(Text shown):
• • •

Wednesday, September 26, 2012

in the kitchen

I was talking to my mom the other day and the topic of cooking came up. Or not cooking, as the case was. My grandmother was a very good Polish cook, but that tradition was, sadly, not passed down. My mother detests cooking. She herself will tell you that if it has more than three ingredients, she's out (although she does make this Polish soup, Bigos, at Christmas that calls for 12-20 ingredients depending on your recipe, includes 3-5 different kinds of meat (mostly pork) and plenty of things to chop. No joke.).

And I understand not always enjoying cooking, for sure. Having to think about meals three times a day, seven days a week, thirty days a month.... well, that's a lot of thinking about, planning for and preparing food. There are times when I wish we did have a pill that solved our hunger and nutritional requirements (those are the nights we eat potstickers). 

However.... have you been to the cookbook section recently?!! The world is full of such amazing foods! And ways to combine them, prepare them, spice them. I mean, wow. I may be slightly more in love with the cookbooks and the possibilities than I always am with the actual cooking, but.... they do inspire me. I am in awe of the people who do cook and combine so easily, who know how to put spices together in pleasing ways. I think cooking for them is much easier because they don't have to think so much about it. I may never be that good, but I know that the more I practice at combining, the better I get to know my ingredients and what goes best with what.

So, I made some fried (yes, Mother, fried) spring rolls for dinner last night to go with our Thai soup, tom kha gai, that Fraser made over the weekend. I really wanted just the rice paper wrapped spring rolls, but the store didn't have those papers so I went with the wheat ones that need frying. They were delicious! I was very proud of myself for doing something different and new and (a little bit) intimidating to me (I actually don't know that I've ever truly fried much in my life). 

This morning Jacob and I made some baked oatmeal out of this great cookbook, Super Natural Every Day . Really good. It was like oatmeal, kind of, but more like a really soft cookie but more fruity and not so sweet. And a little more soupy. Delicious. And easy. I have been reading through the book because it's due back at the library soon and instead of just thinking about doing one of the recipes, I actually did it.

• • •

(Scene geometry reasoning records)
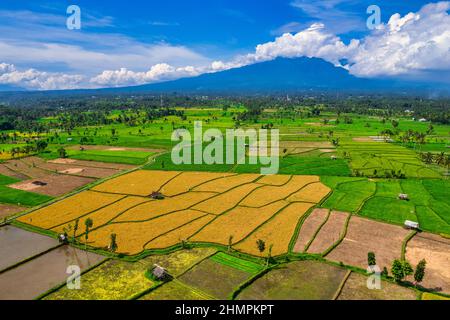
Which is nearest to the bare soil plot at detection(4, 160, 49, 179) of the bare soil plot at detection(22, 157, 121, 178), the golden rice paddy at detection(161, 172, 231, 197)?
the bare soil plot at detection(22, 157, 121, 178)

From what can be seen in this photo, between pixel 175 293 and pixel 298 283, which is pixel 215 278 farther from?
pixel 298 283

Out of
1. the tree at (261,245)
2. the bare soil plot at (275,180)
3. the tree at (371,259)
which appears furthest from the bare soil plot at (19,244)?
the bare soil plot at (275,180)

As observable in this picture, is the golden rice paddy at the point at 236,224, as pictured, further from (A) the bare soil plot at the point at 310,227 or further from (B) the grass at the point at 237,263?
(A) the bare soil plot at the point at 310,227

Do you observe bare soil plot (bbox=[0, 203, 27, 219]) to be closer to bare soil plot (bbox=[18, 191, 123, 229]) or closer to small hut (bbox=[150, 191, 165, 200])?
bare soil plot (bbox=[18, 191, 123, 229])

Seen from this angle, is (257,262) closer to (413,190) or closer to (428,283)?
(428,283)

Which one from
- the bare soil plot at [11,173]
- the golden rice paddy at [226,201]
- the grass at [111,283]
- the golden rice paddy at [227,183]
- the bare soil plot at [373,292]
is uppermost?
the bare soil plot at [11,173]

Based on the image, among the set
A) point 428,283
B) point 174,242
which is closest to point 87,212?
point 174,242

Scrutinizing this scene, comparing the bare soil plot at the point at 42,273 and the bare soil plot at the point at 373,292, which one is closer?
the bare soil plot at the point at 373,292
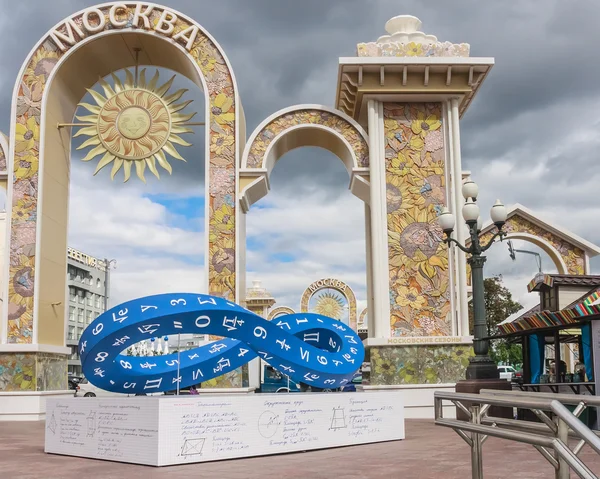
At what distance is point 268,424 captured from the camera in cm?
1080

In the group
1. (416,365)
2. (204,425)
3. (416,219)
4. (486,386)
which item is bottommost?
(204,425)

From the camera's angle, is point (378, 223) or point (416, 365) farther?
point (378, 223)

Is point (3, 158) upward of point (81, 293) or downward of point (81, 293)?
upward

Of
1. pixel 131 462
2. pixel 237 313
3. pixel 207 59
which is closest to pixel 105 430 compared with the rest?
pixel 131 462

• • •

(What you are asked to do): Can you extract the passage of the kitchen post starting at "I was talking" and ending at "chop. No joke.).", word for word? You won't need the records for anything here.

(Result):
I was talking to my mom the other day and the topic of cooking came up. Or not cooking, as the case was. My grandmother was a very good Polish cook, but that tradition was, sadly, not passed down. My mother detests cooking. She herself will tell you that if it has more than three ingredients, she's out (although she does make this Polish soup, Bigos, at Christmas that calls for 12-20 ingredients depending on your recipe, includes 3-5 different kinds of meat (mostly pork) and plenty of things to chop. No joke.).